1236(1B)  For the purposes of paragraph (1A)(a), a debt is taken to be irrecoverable at law if, and only if:

(a)  the debt cannot be recovered by means of deductions, or legal proceedings, or garnishee notice, because the relevant 6 year period mentioned in section 1231, 1232 or 1233 has elapsed; or

(aa) the debt cannot be recovered by means of deductions or setting off because the relevant 6 year period mentioned in section 86 of the A New Tax System (Family Assistance) (Administration) Act 1999 has elapsed; or

(b)  there is no proof of the debt capable of sustaining legal proceedings for its recovery; or

(c)  the debtor is discharged from bankruptcy and the debt was incurred before the debtor became bankrupt and was not incurred by fraud; or

(d)  the debtor has died leaving no estate or insufficient funds in the debtor's estate to repay the debt.

1236(1C)  For the purposes of paragraph (1A)(b), if a debt is recoverable by means of:

(a) deductions from the debtor's social security payment; or

(b) deductions under section 84 of the A New Tax System (Family Assistance) (Administration) Act 1999; or

(c) setting off under section 84A of that Act;

the debtor is taken to have a capacity to repay the debt unless recovery by those means would result in the debtor being in severe financial hardship.

1237              Power to waive Commonwealth's right to recover debt

Secretary's limited power to waive

1237(1) On behalf of the Commonwealth, the Secretary may waive the Commonwealth's right to recover the whole or a part of a debt from a debtor only in the circumstances described in section 1237A, 1237AA, 1237AAA, 1237AAB, 1237AAC or 1237AAD and, if the debt is an assurance of support debt, subject to section 1237AAE.

1237A           Waiver of debt arising from error

Administrative error

1237A(1)  Subject to subsection (1A), the Secretary must waive the right to recover the proportion of a debt that is attributable solely to an administrative error made by the Commonwealth if the debtor received in good faith the payment or payments that gave rise to that proportion of the debt.

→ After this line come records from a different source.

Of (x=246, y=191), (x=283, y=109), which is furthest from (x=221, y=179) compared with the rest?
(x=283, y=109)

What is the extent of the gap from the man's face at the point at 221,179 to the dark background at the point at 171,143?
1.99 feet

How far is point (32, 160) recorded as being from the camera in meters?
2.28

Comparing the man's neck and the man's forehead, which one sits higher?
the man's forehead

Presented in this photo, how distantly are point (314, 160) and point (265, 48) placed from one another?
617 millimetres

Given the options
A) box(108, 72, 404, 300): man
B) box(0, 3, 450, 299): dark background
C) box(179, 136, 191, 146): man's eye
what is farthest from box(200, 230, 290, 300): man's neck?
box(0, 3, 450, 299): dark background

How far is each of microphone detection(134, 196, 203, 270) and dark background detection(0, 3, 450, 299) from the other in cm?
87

1237AAD      Waiver in special circumstances

1237AAD  The Secretary may waive the right to recover all or part of a debt if the Secretary is satisfied that:

(a)  the debt did not result wholly or partly from the debtor or another person knowingly:

(i)  making a false statement or false representation; or

(ii) failing or omitting to comply with a provision of this Act or the 1947 Act; and

(b)  there are special circumstances (other than financial hardship alone) that make it desirable to waive; and

(c)  it is more appropriate to waive than to write off the debt or part of the debt.

Findings of Fact

20.     The following findings of fact are made:

(i)Mr and Mrs Daly received social security payments under the financial hardship rules for all of the period under review;

(ii)A contract of sale of the property “Bularka” was signed on 3 July 2004;

(iii)That contract of sale was not settled until 23 May 2005;

(iv)The applicants failed to notify Centrelink of the sale until 3 February 2005;

(v)The applicants received the deposit of $82,000 on 11 July 2004;

(vi)The applicants purchased a vehicle for approximately $67,000 on 21 July 2004;

(vii)The applicants sold farm machinery for $60,000 (inclusive of GST) on 12 September 2004;

(viii)Mr and Mrs Daly purchased a caravan on 2 November 2004 for $10,192.59 (Folio 283);

(ix)The applicants paid $476,517.35 to Mr Daly’s sons in settlement of their claims, leaving a balance of $238,259.03 available to Mr Daly for distribution in relation to his legal expenses and the other personal expenses;

(x)The applicants had more than $10,000 in cash available to them for discretionary spending between 11 July 2004 and 25 August 2004; and between 28 September 2004 and 1 November 2004; and

(xi)The applicants had less than $10,000 in cash available to them for discretionary spending between 26 August 2004 and 27 September 2004; and between 2 November 2004 and 2 February 2005.

Assessment of the Issues

·Issue 1 – Did Mr and Mrs Daly fail to qualify for “severe financial hardship” from 12 September 2004 (or some earlier date)?

Contract of Sale

21. Section 1129 to section 1132 deal with the entitlement to pension under the financial hardship rules. Essentially these provisions only apply to a couple such as Mr and Mrs Daly who have less than $10,000 in cash. Mr Daly, on receiving the deposit of $82,000 on 11 July 2004, was prima face, no longer in a position where he was entitled to the benefit of the hardship rules. It is apparent, that having spent approximately $67,000 of that on a vehicle, he still had more than $10,000 in the bank and therefore was still not entitled to the benefit of those provisions even after the purchase of that vehicle. The respondent has argued that the applicant could have purchased a vehicle of a lesser value in the circumstances and should therefore not be regarded as having less than $10,000, even where his bank balances so indicate. The respondent’s argument is a reasonable one and it is difficult to justify such a purchase in the applicant’s financial circumstances (at least in terms of his cash availability, although certainly not in relation to total asset value). On the face of it, it is not in the ordinary course of events, justifiable to spend over 80% of the deposit received for the property on a vehicle, and then claim extraordinary social security benefits.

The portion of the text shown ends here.